Bulbar Syndrome: symptoms, causes, treatment

Bulbar syndrome, called bulbar palsy, is a syndrome of damage to the hyoid, glossopharyngeal and vagus cranial nerves, the nuclei of which are located in the medulla oblongata. Bulbar syndrome occurs with bilateral (less often with unilateral) damage to the nuclei of the X, IX, XI and XII cranial nerves, belonging to the caudal group and embedded in the medulla oblongata. In addition, roots and nerve trunks inside the cranial cavity and beyond are damaged.

With bulbar syndrome, peripheral paralysis of the muscles of the pharynx, lips, tongue, soft palate, epiglottis and vocal folds occurs. The result of such paralysis is dysphagia (impaired swallowing function) and dysarthria (impaired speech). Bulbar dysarthria is characterized by a weak and deaf voice, up to a complete aphonia, a nasal and "blurred" sound appears. The pronunciation of consonants that differ in the place of articulation (anterior lingual, labial, posterior lingual) and the method of formation (slotted, occlusive, soft, hard) becomes the same, and vowels are difficult to distinguish from each other. Speech in patients diagnosed with bulbar syndrome is slow and very tiresome for patients. Depending on the severity of muscle paresis and its prevalence, bulbar dysarthria syndrome can be global, partial or selective.

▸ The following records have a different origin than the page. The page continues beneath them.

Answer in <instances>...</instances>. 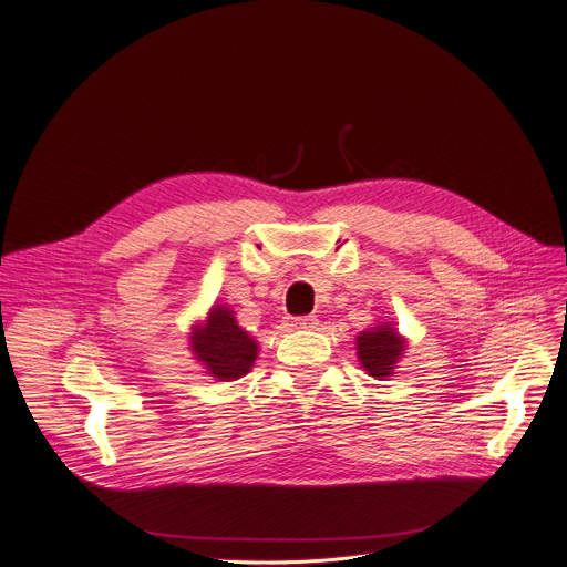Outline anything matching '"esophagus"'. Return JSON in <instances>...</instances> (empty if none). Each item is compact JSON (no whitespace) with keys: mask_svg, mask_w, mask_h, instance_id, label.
Returning <instances> with one entry per match:
<instances>
[{"mask_svg":"<svg viewBox=\"0 0 567 567\" xmlns=\"http://www.w3.org/2000/svg\"><path fill=\"white\" fill-rule=\"evenodd\" d=\"M289 326L291 328H298V330H312V328H317L319 326V319L317 317H293L291 321H289Z\"/></svg>","mask_w":567,"mask_h":567,"instance_id":"esophagus-1","label":"esophagus"}]
</instances>
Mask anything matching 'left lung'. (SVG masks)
I'll return each mask as SVG.
<instances>
[{
    "mask_svg": "<svg viewBox=\"0 0 567 567\" xmlns=\"http://www.w3.org/2000/svg\"><path fill=\"white\" fill-rule=\"evenodd\" d=\"M404 350V339L391 326H378L371 332L357 337L359 362L375 380L389 378L395 369L398 357Z\"/></svg>",
    "mask_w": 567,
    "mask_h": 567,
    "instance_id": "1",
    "label": "left lung"
}]
</instances>
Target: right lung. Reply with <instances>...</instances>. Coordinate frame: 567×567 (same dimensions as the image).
<instances>
[{"label": "right lung", "instance_id": "right-lung-1", "mask_svg": "<svg viewBox=\"0 0 567 567\" xmlns=\"http://www.w3.org/2000/svg\"><path fill=\"white\" fill-rule=\"evenodd\" d=\"M192 350L215 378L230 382L250 371L257 343L237 326L230 310L213 307L208 323L192 337Z\"/></svg>", "mask_w": 567, "mask_h": 567}]
</instances>
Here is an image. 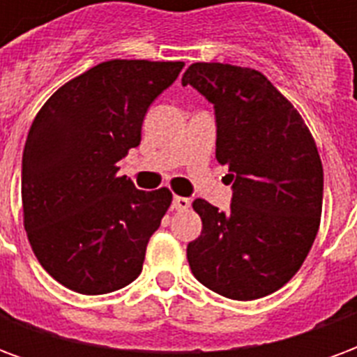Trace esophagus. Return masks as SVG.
Masks as SVG:
<instances>
[{"mask_svg":"<svg viewBox=\"0 0 357 357\" xmlns=\"http://www.w3.org/2000/svg\"><path fill=\"white\" fill-rule=\"evenodd\" d=\"M191 206V201L185 199V197H174V201H172V208L174 210H187Z\"/></svg>","mask_w":357,"mask_h":357,"instance_id":"esophagus-1","label":"esophagus"}]
</instances>
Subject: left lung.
<instances>
[{
  "mask_svg": "<svg viewBox=\"0 0 357 357\" xmlns=\"http://www.w3.org/2000/svg\"><path fill=\"white\" fill-rule=\"evenodd\" d=\"M214 105L216 158L229 166L231 206L197 199L193 275L231 300L268 296L291 281L319 229L323 166L304 120L258 70L195 63L181 78Z\"/></svg>",
  "mask_w": 357,
  "mask_h": 357,
  "instance_id": "8db88e82",
  "label": "left lung"
}]
</instances>
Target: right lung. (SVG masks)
I'll use <instances>...</instances> for the list:
<instances>
[{"mask_svg": "<svg viewBox=\"0 0 357 357\" xmlns=\"http://www.w3.org/2000/svg\"><path fill=\"white\" fill-rule=\"evenodd\" d=\"M183 63L114 59L66 82L36 114L22 153L24 229L38 262L82 294H107L143 269L172 193L135 189L116 162L141 141L151 102Z\"/></svg>", "mask_w": 357, "mask_h": 357, "instance_id": "add662e5", "label": "right lung"}]
</instances>
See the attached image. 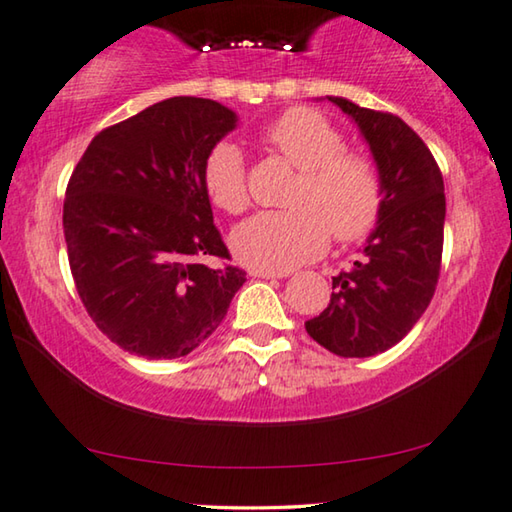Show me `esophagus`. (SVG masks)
<instances>
[{"instance_id": "esophagus-1", "label": "esophagus", "mask_w": 512, "mask_h": 512, "mask_svg": "<svg viewBox=\"0 0 512 512\" xmlns=\"http://www.w3.org/2000/svg\"><path fill=\"white\" fill-rule=\"evenodd\" d=\"M249 274H251V277H258V279H281V277H288V272H272V270H251Z\"/></svg>"}]
</instances>
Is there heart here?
Returning <instances> with one entry per match:
<instances>
[{"mask_svg":"<svg viewBox=\"0 0 512 512\" xmlns=\"http://www.w3.org/2000/svg\"><path fill=\"white\" fill-rule=\"evenodd\" d=\"M263 144L297 169L286 210H265L231 235L235 256L258 270H293L318 258L329 238L357 242L377 226L384 180L371 155L345 148V137L316 109H286L261 132ZM210 203L226 215L249 206L245 155L233 141H217L201 169Z\"/></svg>","mask_w":512,"mask_h":512,"instance_id":"obj_1","label":"heart"}]
</instances>
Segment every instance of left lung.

Patients with bulbar palsy are choked even with liquid food, because unable to produce swallowing movement, in severe cases, patients develop disorders of the heart and respiratory rhythms, which very often leads to death. Therefore, timely emergency care for patients with this syndrome is extremely important. It consists in eliminating the threat to life and then transporting it to a specialized medical institution.

Bulbar syndrome is characteristic of the following diseases:

- genetic diseases such as Kennedy’s disease and porphyria;

- vascular diseases (myocardial medulla oblongata);

- syringobulbia, motor neuron disease;

- inflammatory and infectious diseases (Lyme disease, Guillain-Barré syndrome);

- Oncological diseases (glioma of the brain stem).

The basis for the diagnosis of bulbar palsy is the identification of characteristic signs or clinical symptoms. The most reliable methods for diagnosing this disease include electromyography and a direct examination of the oropharynx.

There are bulbar and pseudobulbar syndromes. The main difference between them is that in pseudobulbar syndrome, paralyzed muscles do not become atrophied, i.e. paralysis is peripheral, there are no fibrillar twitches of the muscles of the tongue and the reaction of degeneration. Pseudobulbar palsy is often accompanied by violent crying and laughter, which are caused by a violation of the connections between the central subcortical nodes and the cortex. Pseudobulbar syndrome, unlike bulbar syndrome, does not cause apnea (respiratory arrest) and cardiac arrhythmias. It is observed mainly with diffuse brain lesions having a vascular, infectious, intoxication or traumatic genesis.

Bulbar Syndrome: treatment.

The treatment of bulbar paralysis is mainly aimed at eliminating the underlying disease and compensating for the functions that are impaired. To improve swallowing function, drugs such as glutamic acid, proserin, nootropic drugs, galantamine and vitamins are prescribed, and with increased salivation, the drug atropine. Feeding of such patients is carried out through a probe, i.e. enteral. If respiratory function is impaired, mechanical ventilation is prescribed.